> WRITTEN TASK
Print every line of the material below word for word, leaving out the pictures.
** GIVEN RECORDS follows **
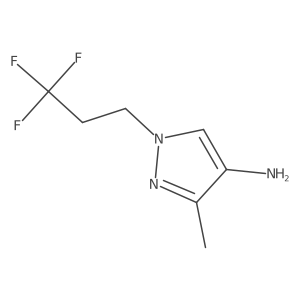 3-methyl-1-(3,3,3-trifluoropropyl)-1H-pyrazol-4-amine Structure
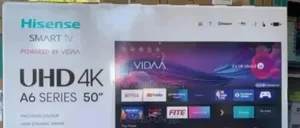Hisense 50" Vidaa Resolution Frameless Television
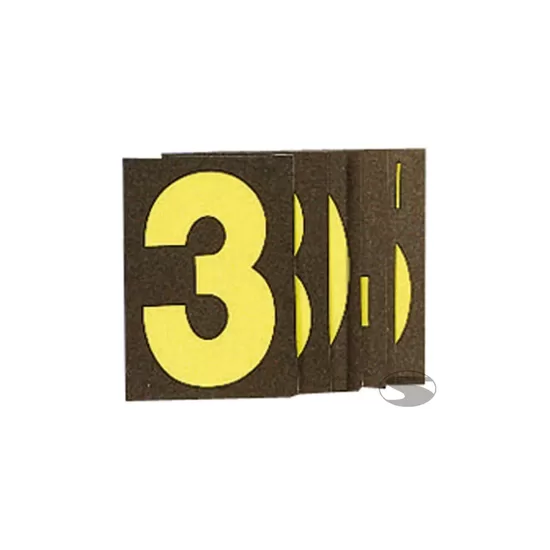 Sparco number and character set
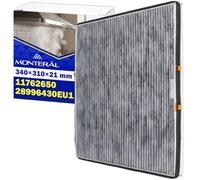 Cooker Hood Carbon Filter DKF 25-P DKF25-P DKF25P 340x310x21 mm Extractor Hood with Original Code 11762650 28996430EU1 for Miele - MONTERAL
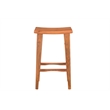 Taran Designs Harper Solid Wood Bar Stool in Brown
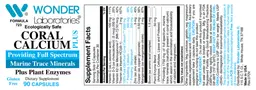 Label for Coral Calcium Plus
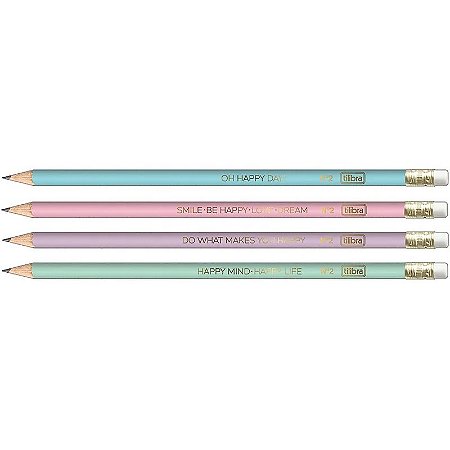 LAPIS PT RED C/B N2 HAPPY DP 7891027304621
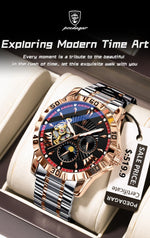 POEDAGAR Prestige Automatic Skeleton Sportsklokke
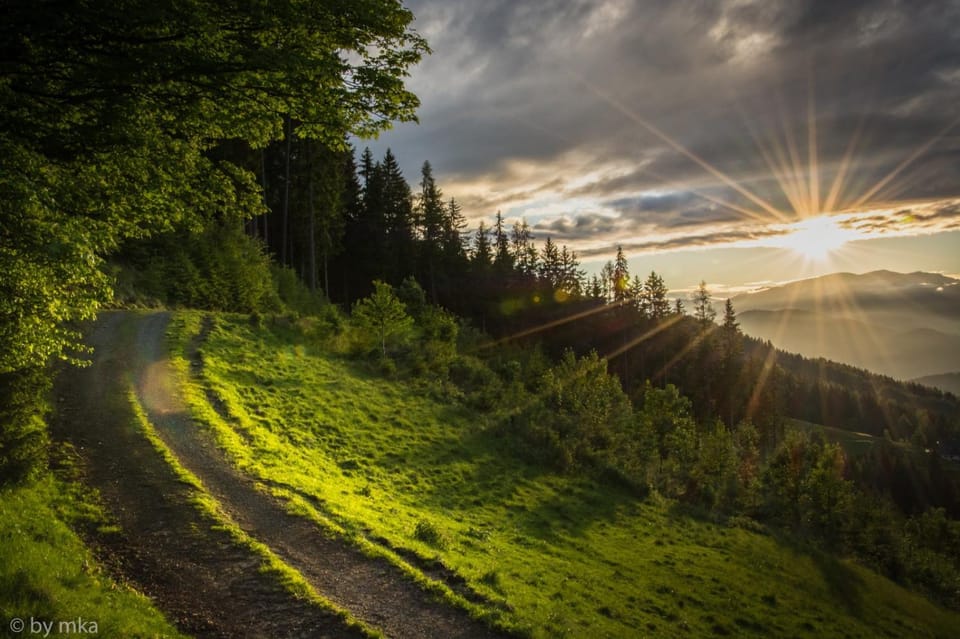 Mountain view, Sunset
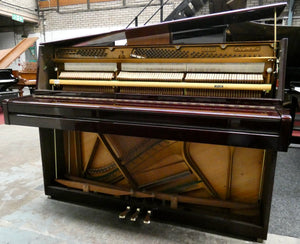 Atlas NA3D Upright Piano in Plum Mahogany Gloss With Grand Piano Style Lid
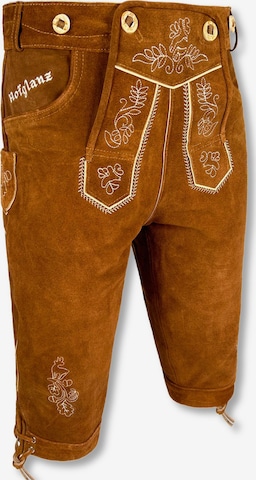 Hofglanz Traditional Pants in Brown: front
** End of GIVEN RECORDS **
> EXERCISE OUTPUT
 3-methyl-1-(3,3,3-trifluoropropyl)-1H-pyrazol-4-amine Structure
Hisense 50" Vidaa Resolution Frameless Television
 Sparco number and character set
 Cooker Hood Carbon Filter DKF 25-P DKF25-P DKF25P 340x310x21 mm Extractor Hood with Original Code 11762650 28996430EU1 for Miele - MONTERAL
 Taran Designs Harper Solid Wood Bar Stool in Brown
 Label for Coral Calcium Plus
 LAPIS PT RED C/B N2 HAPPY DP 7891027304621
 POEDAGAR Prestige Automatic Skeleton Sportsklokke
 Mountain view, Sunset
 Atlas NA3D Upright Piano in Plum Mahogany Gloss With Grand Piano Style Lid
 Hofglanz Traditional Pants in Brown: front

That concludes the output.